At the age of 27, she headed for the United States. Since 2003, when she began lectures explaining the horrors of the atomic bomb, she has debated students who justify the bombings as necessary to bring an end to the war. Almost every other year since 2005, she has led her students on field trips to Hiroshima and Nagasaki.
Miyamoto said in her lectures and seminars, "Most start off being apathetic." Although the U.S. has conducted over a thousand nuclear tests, when asked to guess at the figure most of her students respond in the single digits. Some have taken offense at subjects critical of the United States.
In her analysis, an image has formed among U.S. citizens from the media's expression of nuclear weapons and nuclear power as "symbols of power" and "control."
She says cultural artifacts like comic books where the "superhero" who saves the day with powers derived from a brush with a radioactive substance, ingrains the idea that strength and nuclear narratives are inextricably linked and not harmful.
Miyamoto also pointed out what she believes is an uncomfortable truth that the U.S. military provides "welfare" by subsidizing university tuition in exchange for enlistment, but she suggests that such criticism is "taboo" in a country that venerates its military as unimpeachable.

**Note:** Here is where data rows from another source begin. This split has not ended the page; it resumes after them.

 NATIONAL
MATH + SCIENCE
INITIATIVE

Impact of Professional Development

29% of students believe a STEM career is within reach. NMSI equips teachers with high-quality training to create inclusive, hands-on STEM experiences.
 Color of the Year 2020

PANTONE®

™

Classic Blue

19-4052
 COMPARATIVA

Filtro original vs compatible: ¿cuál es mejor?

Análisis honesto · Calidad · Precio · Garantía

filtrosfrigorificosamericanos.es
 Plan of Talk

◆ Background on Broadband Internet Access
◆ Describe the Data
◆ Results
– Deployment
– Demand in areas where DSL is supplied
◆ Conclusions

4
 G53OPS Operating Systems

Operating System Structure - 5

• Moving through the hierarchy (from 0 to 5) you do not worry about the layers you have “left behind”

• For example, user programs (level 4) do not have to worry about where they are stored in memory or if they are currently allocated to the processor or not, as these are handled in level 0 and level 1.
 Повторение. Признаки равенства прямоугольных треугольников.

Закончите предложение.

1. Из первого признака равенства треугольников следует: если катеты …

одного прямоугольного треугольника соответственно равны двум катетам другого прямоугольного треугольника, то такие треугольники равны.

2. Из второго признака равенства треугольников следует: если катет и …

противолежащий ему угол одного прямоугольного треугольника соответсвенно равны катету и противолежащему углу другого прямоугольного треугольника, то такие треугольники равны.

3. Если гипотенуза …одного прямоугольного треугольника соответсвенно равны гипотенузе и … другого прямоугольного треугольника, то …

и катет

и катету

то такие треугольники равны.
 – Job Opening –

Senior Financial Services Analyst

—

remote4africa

She is convinced that these "deep-rooted" factors are behind the theory of the justification for the atomic bomb and that they also hinder understanding of the negative aspects of nuclear weapons. Miyamoto's lectures, she says, serve to remove such psychological barriers that have unconsciously been thrown up.
Jade Ryerson, 23, a student of Miyamoto's who has attended her seminars and field trips to Japan, said even though she did not know a lot about nuclear weapons before her trip, "I was definitely aware that this could happen. What we've been told is that it was to end the war, but from engaging in that class and learning more about history we know that there is a lot more to it."
When asked about the most horrifying images that come to mind after visiting the Hiroshima Peace Memorial Museum, she said, "I remember photographs of the medical impacts such as the severe burns one man sustained all along his entire back...I don't know how anyone could look at images like those and not believe that nuclear weapons are unethical."
Saira Chambers, 39, another student who has taken part in the field trips, held her own exhibition in 2016 in Chicago to educate people about the destructive nature of nuclear weapons.
Chambers supports the Treaty on the Prohibition of Nuclear Weapons' goal to ban the weapons, a treaty to which neither the United States nor Japan is a party, as she says the status quo based on nuclear deterrence is "too dark a world" to live in.
When asked how she thinks Americans can be swayed to believe a world without nuclear weapons is preferable, Miyamoto said arguments detailing the destruction nuclear explosions wreak on the natural environment can be persuasive, as can the impact radiation has on women's bodies. This, in itself, should be enough, Miyamoto said.
Through her lectures, she hopes to convey the message that nuclear weapons as an environmental threat are "closely linked to the values considered most dear to Americans."